■ **Description of the task**: The required output consists solely of the lines from the line containing "How should the items" through the end of the records, copied exactly.

■ **Supplied material**:
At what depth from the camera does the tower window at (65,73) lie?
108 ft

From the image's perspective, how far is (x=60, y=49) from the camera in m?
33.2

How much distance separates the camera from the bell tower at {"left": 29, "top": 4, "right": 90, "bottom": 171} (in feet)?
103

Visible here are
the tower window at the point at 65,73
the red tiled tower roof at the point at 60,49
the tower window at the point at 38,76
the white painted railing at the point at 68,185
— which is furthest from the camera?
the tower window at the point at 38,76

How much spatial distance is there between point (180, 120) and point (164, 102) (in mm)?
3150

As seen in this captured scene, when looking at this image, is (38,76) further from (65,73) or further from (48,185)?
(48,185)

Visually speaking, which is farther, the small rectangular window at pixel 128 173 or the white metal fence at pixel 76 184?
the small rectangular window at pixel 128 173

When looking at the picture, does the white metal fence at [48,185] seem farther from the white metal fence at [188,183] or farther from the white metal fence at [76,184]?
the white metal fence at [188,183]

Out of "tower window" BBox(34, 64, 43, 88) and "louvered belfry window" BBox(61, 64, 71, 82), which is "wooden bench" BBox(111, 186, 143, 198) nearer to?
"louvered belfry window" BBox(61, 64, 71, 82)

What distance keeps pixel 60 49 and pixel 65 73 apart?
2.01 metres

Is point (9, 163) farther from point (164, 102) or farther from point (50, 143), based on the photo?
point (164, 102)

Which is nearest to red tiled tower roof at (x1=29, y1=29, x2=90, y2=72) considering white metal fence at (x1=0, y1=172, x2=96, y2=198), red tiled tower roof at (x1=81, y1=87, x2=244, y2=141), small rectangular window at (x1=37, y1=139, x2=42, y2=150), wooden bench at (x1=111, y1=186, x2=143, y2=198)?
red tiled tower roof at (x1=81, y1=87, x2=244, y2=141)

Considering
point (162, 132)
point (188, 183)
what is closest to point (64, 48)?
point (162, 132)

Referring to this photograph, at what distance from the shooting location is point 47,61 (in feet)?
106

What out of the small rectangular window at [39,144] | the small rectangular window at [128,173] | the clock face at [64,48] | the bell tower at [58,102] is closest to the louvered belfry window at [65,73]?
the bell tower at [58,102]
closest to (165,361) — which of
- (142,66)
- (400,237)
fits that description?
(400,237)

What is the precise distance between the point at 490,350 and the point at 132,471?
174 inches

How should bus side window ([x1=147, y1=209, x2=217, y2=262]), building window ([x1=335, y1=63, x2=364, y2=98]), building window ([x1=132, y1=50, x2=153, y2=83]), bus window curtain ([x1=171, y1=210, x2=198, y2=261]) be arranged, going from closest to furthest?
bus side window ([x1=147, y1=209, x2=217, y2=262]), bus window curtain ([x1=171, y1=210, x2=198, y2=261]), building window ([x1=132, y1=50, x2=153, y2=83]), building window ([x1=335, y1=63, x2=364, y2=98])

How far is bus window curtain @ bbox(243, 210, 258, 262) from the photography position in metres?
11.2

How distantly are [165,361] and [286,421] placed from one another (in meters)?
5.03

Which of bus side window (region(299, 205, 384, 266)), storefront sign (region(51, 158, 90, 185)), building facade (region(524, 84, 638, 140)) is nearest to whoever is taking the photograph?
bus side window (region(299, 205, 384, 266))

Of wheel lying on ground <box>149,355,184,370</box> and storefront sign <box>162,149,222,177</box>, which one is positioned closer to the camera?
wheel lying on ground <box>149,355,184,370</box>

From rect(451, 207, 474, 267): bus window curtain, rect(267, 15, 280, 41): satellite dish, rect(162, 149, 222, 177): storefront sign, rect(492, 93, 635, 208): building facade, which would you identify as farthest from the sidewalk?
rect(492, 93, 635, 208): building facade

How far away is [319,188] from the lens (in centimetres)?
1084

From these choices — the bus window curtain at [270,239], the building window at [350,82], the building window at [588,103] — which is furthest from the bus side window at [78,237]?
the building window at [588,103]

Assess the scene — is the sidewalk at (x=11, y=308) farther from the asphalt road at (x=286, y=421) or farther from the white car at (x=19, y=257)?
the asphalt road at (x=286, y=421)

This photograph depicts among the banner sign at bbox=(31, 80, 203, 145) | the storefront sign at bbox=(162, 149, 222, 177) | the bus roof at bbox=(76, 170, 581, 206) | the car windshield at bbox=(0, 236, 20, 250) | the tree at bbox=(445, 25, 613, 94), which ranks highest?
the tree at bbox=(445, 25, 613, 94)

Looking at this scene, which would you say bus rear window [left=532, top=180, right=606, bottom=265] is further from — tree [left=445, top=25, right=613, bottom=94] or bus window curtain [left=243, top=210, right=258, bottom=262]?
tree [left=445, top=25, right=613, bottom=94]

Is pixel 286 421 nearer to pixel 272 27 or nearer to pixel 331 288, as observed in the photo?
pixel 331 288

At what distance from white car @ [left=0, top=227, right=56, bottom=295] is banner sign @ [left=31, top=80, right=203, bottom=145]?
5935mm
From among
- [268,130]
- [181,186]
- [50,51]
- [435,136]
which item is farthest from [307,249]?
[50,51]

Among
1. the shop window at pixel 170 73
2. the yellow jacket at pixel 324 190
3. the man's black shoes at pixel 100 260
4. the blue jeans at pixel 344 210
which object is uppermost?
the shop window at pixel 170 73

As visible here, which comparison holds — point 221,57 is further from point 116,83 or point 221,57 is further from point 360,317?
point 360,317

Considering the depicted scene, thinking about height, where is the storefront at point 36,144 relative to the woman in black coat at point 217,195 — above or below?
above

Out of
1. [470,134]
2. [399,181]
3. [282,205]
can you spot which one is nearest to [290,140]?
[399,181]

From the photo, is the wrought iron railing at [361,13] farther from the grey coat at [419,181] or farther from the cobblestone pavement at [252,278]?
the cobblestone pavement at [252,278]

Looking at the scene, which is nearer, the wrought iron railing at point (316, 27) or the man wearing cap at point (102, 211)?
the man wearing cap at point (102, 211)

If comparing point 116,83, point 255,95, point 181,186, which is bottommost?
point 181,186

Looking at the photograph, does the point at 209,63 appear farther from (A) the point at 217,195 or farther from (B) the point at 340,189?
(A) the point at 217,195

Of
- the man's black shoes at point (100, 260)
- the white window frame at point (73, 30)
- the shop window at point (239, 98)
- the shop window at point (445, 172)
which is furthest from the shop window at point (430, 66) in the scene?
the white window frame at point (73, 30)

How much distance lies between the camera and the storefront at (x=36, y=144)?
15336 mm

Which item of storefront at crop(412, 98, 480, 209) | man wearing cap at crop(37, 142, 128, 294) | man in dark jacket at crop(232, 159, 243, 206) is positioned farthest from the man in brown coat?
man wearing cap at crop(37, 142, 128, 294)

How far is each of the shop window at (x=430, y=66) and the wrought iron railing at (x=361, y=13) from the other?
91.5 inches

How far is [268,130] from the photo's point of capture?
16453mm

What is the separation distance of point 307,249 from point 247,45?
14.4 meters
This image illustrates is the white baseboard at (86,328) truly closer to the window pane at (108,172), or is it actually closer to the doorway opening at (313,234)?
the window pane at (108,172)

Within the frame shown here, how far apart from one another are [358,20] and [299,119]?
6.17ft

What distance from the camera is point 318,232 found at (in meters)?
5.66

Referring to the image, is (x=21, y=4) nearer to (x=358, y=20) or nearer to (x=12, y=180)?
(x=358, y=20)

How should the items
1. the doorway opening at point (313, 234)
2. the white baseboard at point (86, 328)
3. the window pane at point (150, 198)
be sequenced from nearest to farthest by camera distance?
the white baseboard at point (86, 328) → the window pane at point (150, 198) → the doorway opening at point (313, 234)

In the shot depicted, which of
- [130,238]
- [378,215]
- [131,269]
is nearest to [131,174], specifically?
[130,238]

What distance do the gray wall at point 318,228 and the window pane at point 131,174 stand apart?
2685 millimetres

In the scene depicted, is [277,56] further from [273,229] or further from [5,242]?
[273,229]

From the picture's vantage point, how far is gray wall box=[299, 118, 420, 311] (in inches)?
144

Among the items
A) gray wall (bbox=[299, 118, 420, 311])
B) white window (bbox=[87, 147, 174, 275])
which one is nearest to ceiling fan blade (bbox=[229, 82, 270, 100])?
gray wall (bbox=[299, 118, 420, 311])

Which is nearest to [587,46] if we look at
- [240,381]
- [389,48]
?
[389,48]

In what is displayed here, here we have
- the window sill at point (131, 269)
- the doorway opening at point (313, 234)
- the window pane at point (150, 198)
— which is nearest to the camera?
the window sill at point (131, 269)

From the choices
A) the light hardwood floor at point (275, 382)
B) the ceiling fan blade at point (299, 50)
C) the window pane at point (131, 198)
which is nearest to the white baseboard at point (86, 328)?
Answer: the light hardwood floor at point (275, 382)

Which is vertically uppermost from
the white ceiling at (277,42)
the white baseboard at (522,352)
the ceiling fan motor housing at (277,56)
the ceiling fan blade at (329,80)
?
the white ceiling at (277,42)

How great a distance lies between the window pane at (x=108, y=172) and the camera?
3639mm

■ **Exercise answer**:
How should the items
1. the doorway opening at point (313, 234)
2. the white baseboard at point (86, 328)
3. the window pane at point (150, 198)
be sequenced from nearest to farthest by camera distance?
the white baseboard at point (86, 328) → the window pane at point (150, 198) → the doorway opening at point (313, 234)

In the shot depicted, which of
- [130,238]
- [378,215]
- [131,269]
is nearest to [131,174], specifically?
[130,238]

What distance do the gray wall at point 318,228 and the window pane at point 131,174 stand apart?
2685 millimetres

In the scene depicted, is [277,56] further from [273,229] or further from [5,242]?
[273,229]

From the picture's vantage point, how far is gray wall box=[299, 118, 420, 311] (in inches)?
144

Among the items
A) gray wall (bbox=[299, 118, 420, 311])
B) white window (bbox=[87, 147, 174, 275])
which one is nearest to ceiling fan blade (bbox=[229, 82, 270, 100])?
gray wall (bbox=[299, 118, 420, 311])

Which is nearest to [587,46] if we look at
- [240,381]
- [389,48]
?
[389,48]

In what is displayed here, here we have
- the window sill at point (131, 269)
- the doorway opening at point (313, 234)
- the window pane at point (150, 198)
— which is nearest to the camera?
the window sill at point (131, 269)

From the choices
A) the light hardwood floor at point (275, 382)
B) the ceiling fan blade at point (299, 50)
C) the window pane at point (131, 198)
which is nearest to the white baseboard at point (86, 328)?
Answer: the light hardwood floor at point (275, 382)

Which is vertically uppermost from
the white ceiling at (277,42)
the white baseboard at (522,352)
the ceiling fan motor housing at (277,56)
the ceiling fan blade at (329,80)
?
the white ceiling at (277,42)

How great a distance lies between the window pane at (x=108, y=172) and the camera?
3639mm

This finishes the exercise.